─── MATERIALS PROVIDED ───

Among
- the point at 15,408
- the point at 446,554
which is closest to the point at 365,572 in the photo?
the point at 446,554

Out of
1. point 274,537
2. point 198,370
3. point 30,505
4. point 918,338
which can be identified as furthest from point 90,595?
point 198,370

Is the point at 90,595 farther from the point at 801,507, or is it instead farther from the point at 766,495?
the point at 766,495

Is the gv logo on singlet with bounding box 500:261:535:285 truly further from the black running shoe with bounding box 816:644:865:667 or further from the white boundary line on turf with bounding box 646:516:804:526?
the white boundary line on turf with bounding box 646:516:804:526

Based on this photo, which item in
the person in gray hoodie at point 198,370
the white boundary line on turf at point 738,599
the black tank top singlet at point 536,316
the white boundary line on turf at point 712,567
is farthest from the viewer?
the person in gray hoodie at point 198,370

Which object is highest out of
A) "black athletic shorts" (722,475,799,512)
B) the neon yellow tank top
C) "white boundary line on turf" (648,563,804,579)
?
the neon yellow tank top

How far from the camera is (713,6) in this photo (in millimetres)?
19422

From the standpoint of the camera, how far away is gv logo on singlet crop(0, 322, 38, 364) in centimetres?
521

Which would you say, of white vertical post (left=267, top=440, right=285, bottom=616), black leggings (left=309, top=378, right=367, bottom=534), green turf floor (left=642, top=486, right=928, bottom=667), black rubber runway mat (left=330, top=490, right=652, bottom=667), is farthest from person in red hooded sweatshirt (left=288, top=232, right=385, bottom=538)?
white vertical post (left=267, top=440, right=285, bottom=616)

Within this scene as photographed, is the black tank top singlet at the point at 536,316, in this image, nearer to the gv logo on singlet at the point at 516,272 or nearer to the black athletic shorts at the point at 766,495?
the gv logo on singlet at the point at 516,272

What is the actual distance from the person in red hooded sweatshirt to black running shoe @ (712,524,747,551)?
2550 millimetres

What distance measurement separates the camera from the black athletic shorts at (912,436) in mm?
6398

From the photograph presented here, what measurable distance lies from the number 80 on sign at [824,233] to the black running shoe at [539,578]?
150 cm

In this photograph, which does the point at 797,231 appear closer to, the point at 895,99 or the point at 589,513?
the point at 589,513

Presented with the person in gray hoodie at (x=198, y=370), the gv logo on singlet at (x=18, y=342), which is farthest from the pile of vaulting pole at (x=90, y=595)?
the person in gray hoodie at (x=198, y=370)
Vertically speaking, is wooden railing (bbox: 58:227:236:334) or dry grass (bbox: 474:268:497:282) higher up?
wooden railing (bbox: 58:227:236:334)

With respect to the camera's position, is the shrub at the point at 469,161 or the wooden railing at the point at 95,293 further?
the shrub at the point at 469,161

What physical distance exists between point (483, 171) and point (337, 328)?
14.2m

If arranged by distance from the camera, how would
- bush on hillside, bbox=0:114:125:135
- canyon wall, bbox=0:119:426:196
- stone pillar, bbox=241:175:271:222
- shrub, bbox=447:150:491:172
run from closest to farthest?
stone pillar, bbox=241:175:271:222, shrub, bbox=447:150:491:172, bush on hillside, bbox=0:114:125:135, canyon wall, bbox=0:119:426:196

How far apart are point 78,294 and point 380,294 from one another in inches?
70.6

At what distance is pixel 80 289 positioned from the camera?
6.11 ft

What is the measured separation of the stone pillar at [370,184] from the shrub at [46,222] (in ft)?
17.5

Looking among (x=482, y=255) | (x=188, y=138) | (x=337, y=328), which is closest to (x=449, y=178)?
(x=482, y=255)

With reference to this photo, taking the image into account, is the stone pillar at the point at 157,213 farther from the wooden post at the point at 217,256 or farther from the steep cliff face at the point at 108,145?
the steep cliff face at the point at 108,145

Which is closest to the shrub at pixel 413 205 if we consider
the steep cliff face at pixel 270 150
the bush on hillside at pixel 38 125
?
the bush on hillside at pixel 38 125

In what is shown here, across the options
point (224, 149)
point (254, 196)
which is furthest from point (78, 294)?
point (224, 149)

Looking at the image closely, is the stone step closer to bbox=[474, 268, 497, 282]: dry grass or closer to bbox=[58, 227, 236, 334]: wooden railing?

───

Rewrite the items from the line containing "How far apart" through the end of the items, replacing "stone pillar" with "rock pillar" and leaving everything else unchanged.

FINISHED ANSWER –
How far apart are point 78,294 and point 380,294 from one another in inches?
70.6

At what distance is pixel 80 289 positioned from the camera?
6.11 ft

What is the measured separation of the rock pillar at [370,184] from the shrub at [46,222] (in ft)?
17.5

Looking among (x=482, y=255) | (x=188, y=138) | (x=337, y=328), which is closest to (x=449, y=178)?
(x=482, y=255)

With reference to this photo, taking the image into account, is the rock pillar at the point at 157,213 farther from the wooden post at the point at 217,256 or farther from the steep cliff face at the point at 108,145?
the steep cliff face at the point at 108,145

Which is closest to the shrub at pixel 413 205 if we consider
the steep cliff face at pixel 270 150
the bush on hillside at pixel 38 125
?
the bush on hillside at pixel 38 125

In what is shown here, across the options
point (224, 149)
point (254, 196)
which is furthest from point (78, 294)?
point (224, 149)

Looking at the image closely, is the stone step closer to bbox=[474, 268, 497, 282]: dry grass or closer to bbox=[58, 227, 236, 334]: wooden railing?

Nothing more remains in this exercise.